The Bharatiya Janata Party’s obstructionist tactics over the coal blocks allocation scam has now reached the point where it will start yielding diminishing returns.
Despite the general sanctimonious tone of editorials in the media, the fact remains that the party’s unorthodox tactics last week and even today did put the coal scam on top of the nation’s agenda – something it may not have achieved with just a regular parliamentary debate.
Despite the Prime Minister’s strong defence and counter-attack on the Comptroller and Auditor General’s comments on the coal blocks allocation, the public may not quite be convinced he did – or rather failed to do – everything in good faith. The BJP has made its point.

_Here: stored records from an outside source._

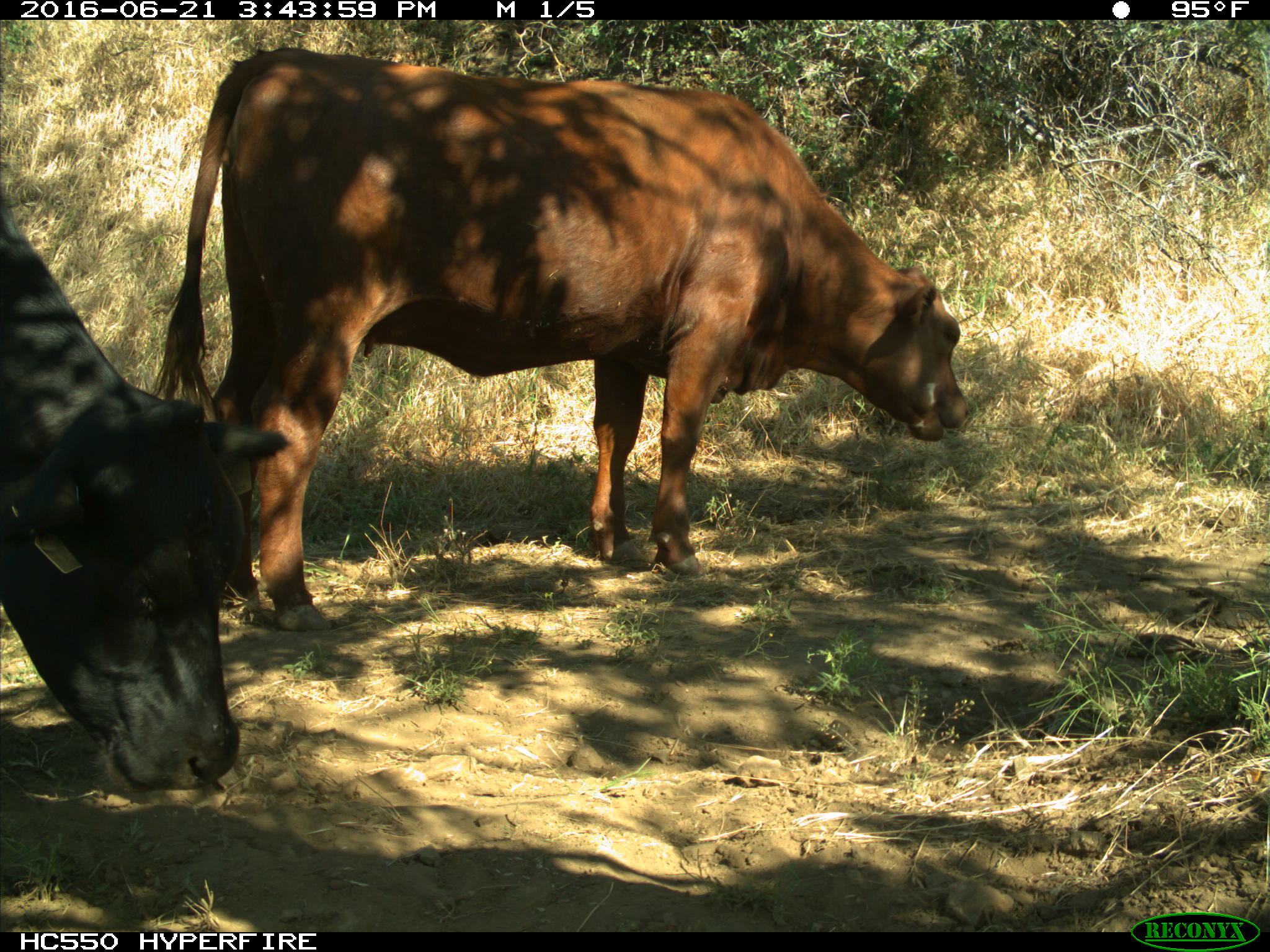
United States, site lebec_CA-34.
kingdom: Animalia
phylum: Chordata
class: Mammalia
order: Artiodactyla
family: Bovidae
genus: Bos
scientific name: Bos taurus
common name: domestic cow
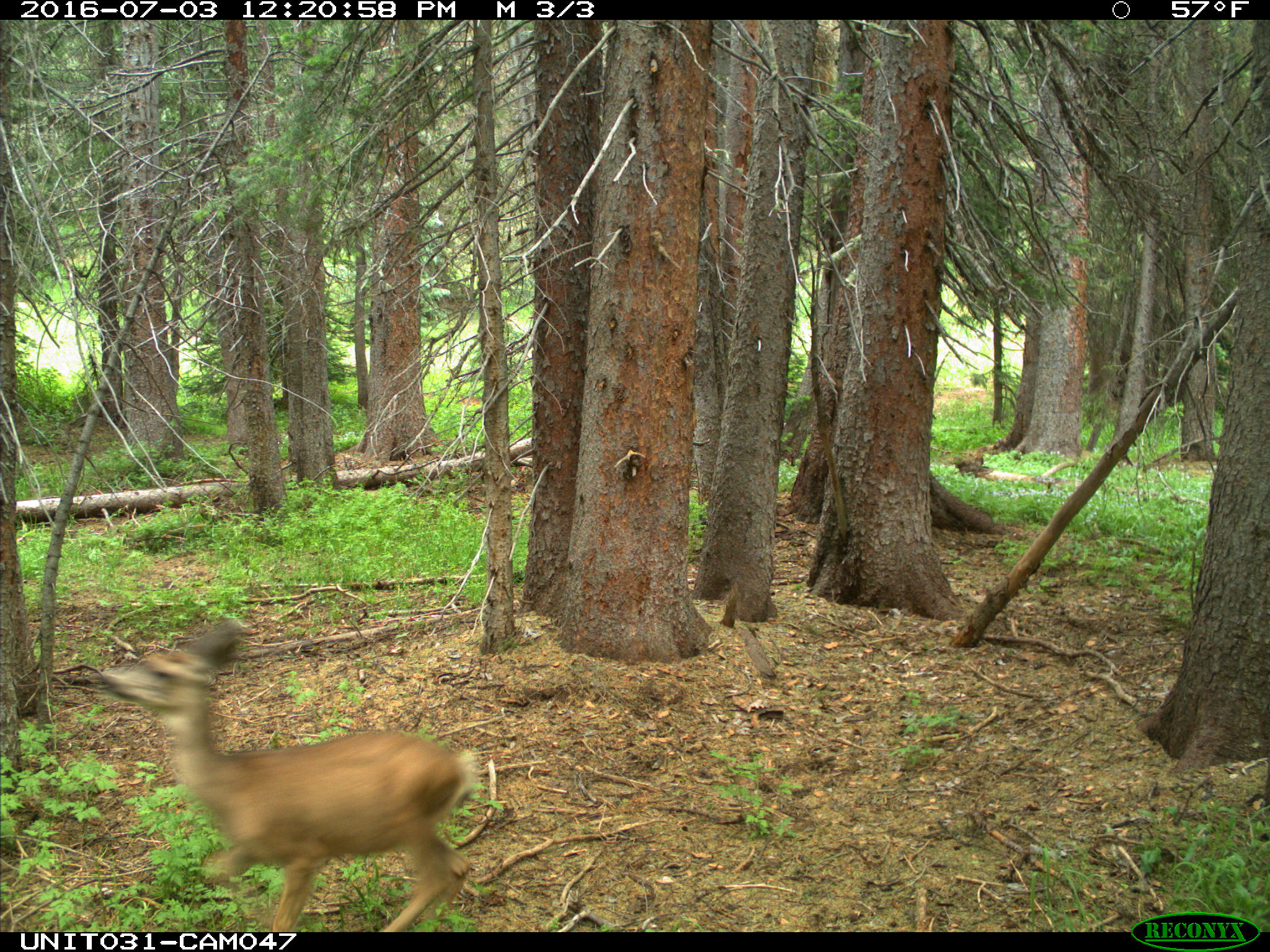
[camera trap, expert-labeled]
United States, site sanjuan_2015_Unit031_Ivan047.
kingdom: Animalia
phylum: Chordata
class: Mammalia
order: Artiodactyla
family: Cervidae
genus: Odocoileus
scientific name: Odocoileus hemionus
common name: mule deer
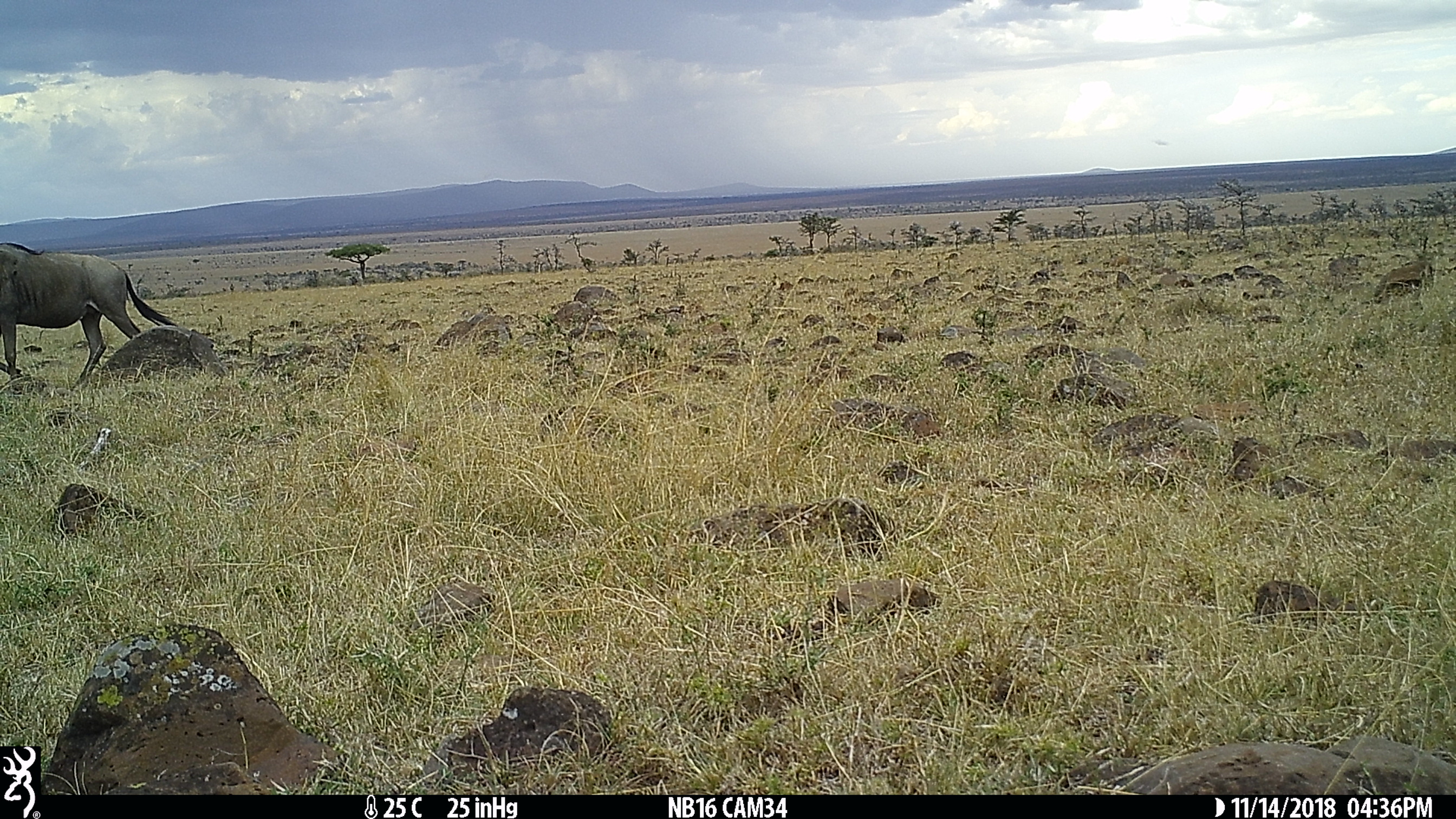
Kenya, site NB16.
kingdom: Animalia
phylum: Chordata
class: Mammalia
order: Artiodactyla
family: Bovidae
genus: Connochaetes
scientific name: Connochaetes taurinus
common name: blue wildebeest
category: wildebeest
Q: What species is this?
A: Wildebeest (blue wildebeest) (Connochaetes taurinus).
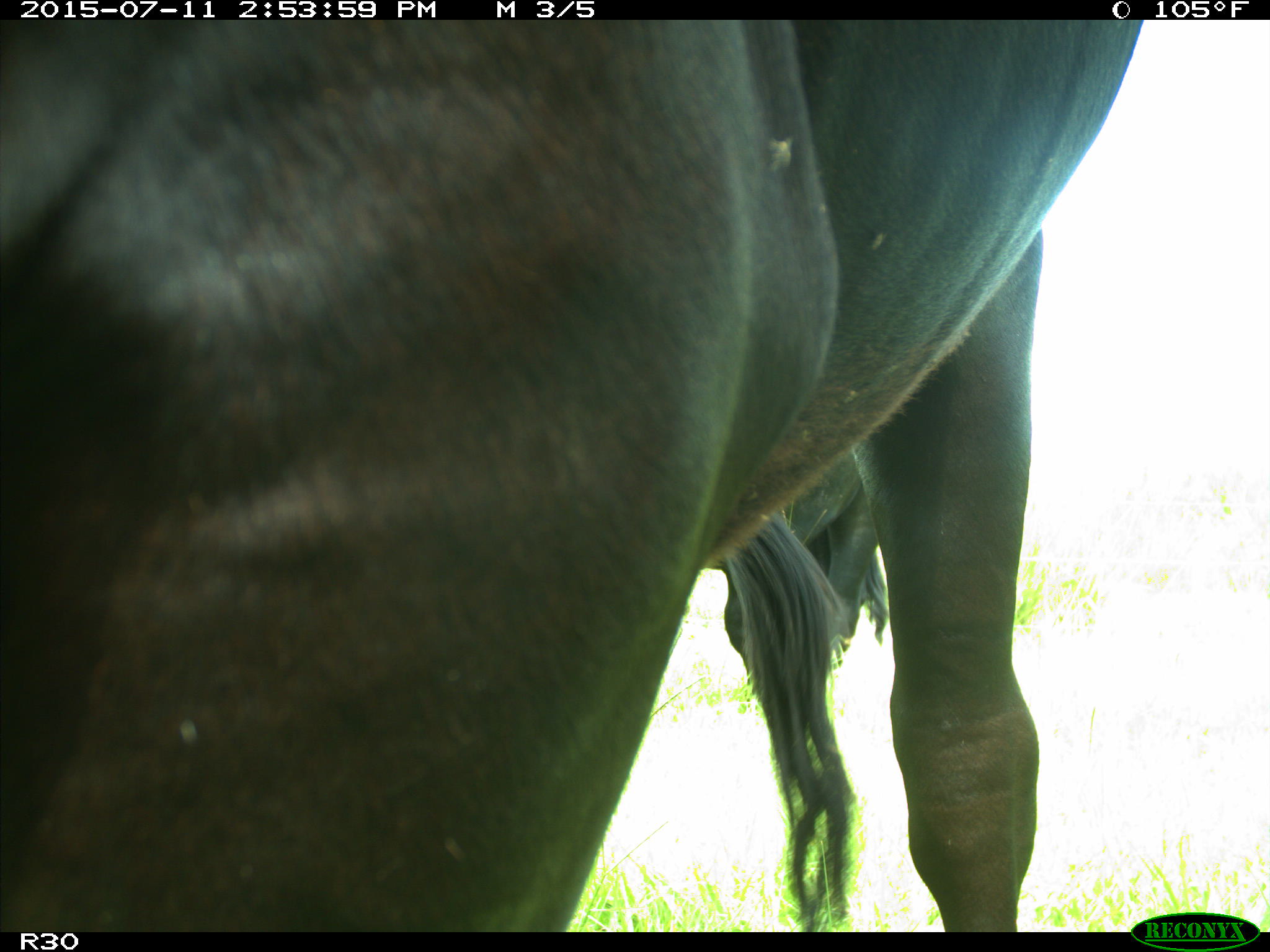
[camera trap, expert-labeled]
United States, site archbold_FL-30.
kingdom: Animalia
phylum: Chordata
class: Mammalia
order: Artiodactyla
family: Bovidae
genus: Bos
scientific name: Bos taurus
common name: domestic cow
Bos taurus (domestic cow).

If the party has anything called a strategy, it is time to change tactics, now that the Congress has woken up. The last thing it needs is a rejuvenated Congress party that is all ready to take the battle to the streets. Once that happens, it will no longer be about holding the high moral ground, but about lung-power and muscle-power. That is not a war anybody can win, and in any case is not good for the country.
The obstruction strategy is now past the sell-by date for the following reasons.
One, no party that hopes to capture power will ever win it by seeming to favour disruption over sobriety and order. A little disruption the nation will forgive; dish out a lot of it, and the whole atmosphere could be irretrievably vitiated. It could result in the public turning away from the party.
Two, in these attention-deficit times, no idea, however important, holds the public’s attention indefinitely. Consider how by the third fast last year Anna Hazare was looking like a spent force. Or how Baba Ramdev is now treated as a joke. The BJP cannot hope to hold on to the public’s attention without having something new or interesting to say.
Three, any party that wants to capture the entire opposition space must have more than a single-point agenda. Removing the PM is fine, but it is not an agenda that anyone can buy forever. What after that? The BJP can hope to emerge as an alternative to the Congress only if it now has a coherent ideology that will challenge the Congress’ performance in many ways. It must look for novel forms of protest to keep the pressure up without disruption.
Four, in the short-term, the focus of the party has to be on winning Gujarat and Himachal Pradesh, and then come the Madhya Pradesh, Chhattisgarh and other elections in 2013. The short-term strategy must thus focus on issues that will benefit the party in those states, rather than broader issues like corruption – which may or may not be the BJP’s strong points in the states now going to the polls. Without wins in these states, the BJP has no chance of ever making it in 2014.
Five, the BJP should try and surprise the Congress by actually helping it pass one or two innocuous bills over which there is no disagreement at all and where there are no electoral benefits to be had for anybody. This will erase any negative memories the public will have of its disruptions.
Six, while Parliament will not yield much, there is still much to be gained in committees like the JPC that is investigating the 2G scam, and the Public Accounts Committee which will examine the CAG report on coal blocks and Delhi airport privatisation.
There is much juice ahead for the BJP to exploit. This is not the time to blow it all by persisting with a strategy that worked well last week, but which could be counter-productive if persisted with for long.
The BJP managed to unsettle the Congress over the last few days; it is time to declare victory and move on.